Loudness Wars and the Victory of Dynamics

A long time ago in a mastering studio far, far away, an unknown engineer struck the first blow in what would later be known as The Loudness Wars: a decades-long struggle to create the loudest record possible. In the early 80s, producers and mastering engineers the world over became obsessed with literally pushing the limits of the newly-adopted medium of digital sound and compact discs, which allowed for far greater volume while still remaining "clean". Utilising extensive over-compression, stereo enhancement, and EQ tricks, the over-all volume of seemingly every record since has been raised to the borderline of distortion. And, in doing so, they've sacrificed a huge amount of dynamic depth and quality that would otherwise exist on these records; when you make all the loud parts as loud as possible, then proceed to make all the quiet parts just as loud as the loud parts, you end up with a very two-dimensional sounding song.
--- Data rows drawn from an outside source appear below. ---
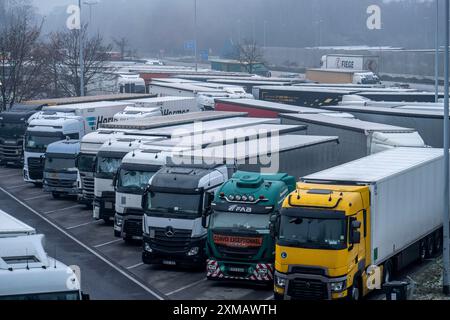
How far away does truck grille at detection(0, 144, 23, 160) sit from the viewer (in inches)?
1651

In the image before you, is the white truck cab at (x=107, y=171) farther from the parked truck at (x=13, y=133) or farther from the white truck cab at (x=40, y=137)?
the parked truck at (x=13, y=133)

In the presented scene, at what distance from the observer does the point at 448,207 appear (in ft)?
71.6

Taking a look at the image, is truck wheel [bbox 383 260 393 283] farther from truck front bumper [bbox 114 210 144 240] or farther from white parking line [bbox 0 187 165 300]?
truck front bumper [bbox 114 210 144 240]

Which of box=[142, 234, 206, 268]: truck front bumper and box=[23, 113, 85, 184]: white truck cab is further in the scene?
box=[23, 113, 85, 184]: white truck cab

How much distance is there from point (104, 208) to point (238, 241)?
8769mm

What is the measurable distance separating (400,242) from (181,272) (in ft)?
18.1

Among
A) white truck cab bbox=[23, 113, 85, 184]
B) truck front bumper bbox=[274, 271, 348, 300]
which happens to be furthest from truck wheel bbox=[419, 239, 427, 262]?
white truck cab bbox=[23, 113, 85, 184]

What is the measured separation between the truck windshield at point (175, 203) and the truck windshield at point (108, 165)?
554 centimetres

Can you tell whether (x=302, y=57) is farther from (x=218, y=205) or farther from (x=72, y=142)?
(x=218, y=205)

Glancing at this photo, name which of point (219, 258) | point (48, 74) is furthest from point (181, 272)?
point (48, 74)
Sure, it blows your head off when you play it, but where's the subtlety? Where's the music?

As you can see, each time a new mastering engineer has got their hands on this Michael Jackson number, they've cranked the over-all volume up another notch. Naturally, there is only so loud some parts can get without distorting. So, once that point is reached, it's a matter of playing catch-up with any and all vulnerable softer sections to make sure the average volume is more uniform and, in the eyes of those on the front line of the loudness war, "better".

However, those on the front line are always the most vulnerable to attack, and they have met strong opposition from many artists, producers, engineers, audiophiles, and fans regarding the pros and cons of endless volume boosting; Bob Dylan has said of the practice: "... There's sound all over them. There's no definition of anything..."; engineers like Geoff Emerick, Steve Hoffman, and Alan Parsons have all nailed the same colours to the mast; Steve Lukather of Toto has said he tries to avoid compression of any sort on his records, in order to maintain the dynamic integrity of the music. There's no denying there's a strong argument being made by some big names against loudness wars, and this is just the tip of the iceberg.

There's also no denying that a single person can do a lot of good, but if you've got an entire company backing your message, it can certainly make the whole process a lot easier. And, in a way, that's just what the likes of iTunes Radio, Spotify, and, most recently, YouTube have all done for the argument against perpetual volume increases in music mastering. They've done so by introducing "replay volume normalisation", which is just a fancy way of saying they're turning the volume down... On everything! These three music streaming giants have taken the opposite approach to the modern mastering engineer and they're bringing all the loud songs down to match the not-so-loud ones, which is how we used to experience new music when the only way to hear it was on the radio. You might argue that, by doing so, YouTube and iTunes are just as bad as those pesky engineers who want your ears to bleed; "YouTube want me to crank my own volume just to get the desired amount of ear-bleed during my favourite bass drop? How dare they!" And, in a way, you'd be right. However, what these streaming services are actually doing is slowly changing our perception of what we listen to.

Of course, volume normalisation does nothing to change the fact that a track has been mastered to be 100% loud 100% of the time, but if you're forced to listen to your favourite piece of highly-compressed, super-boosted electro-pop at a lower level, it won't be able to hide behind its bombastic volume; it will more clearly show up as the two-dimensional piece of music it was forced to be, void of dynamic depth. It's only going to be a matter of time before listeners get fed up and start to demand music with highs and lows, darkness and light, whether by listening instead to new music that has those elements, writing their own, or simply by avoiding over-mastered tracks. Sooner or later, the tables will turn and we'll begin back down Piano Forte Road, demanding music that can hold our attention with more than just bone-rattling bass and skull-cracking treble unavoidably battering us for four minutes a piece.

In this way, iTunes Radio, Spotify, and YouTube (arguably the most important in this battle, as it is the largest music streaming service in the world) have ended the loudness war. There will be no point in cranking your master to 11 if YouTube are going to turn it down to 6 anyway. Better find another way to grab your listeners' attention.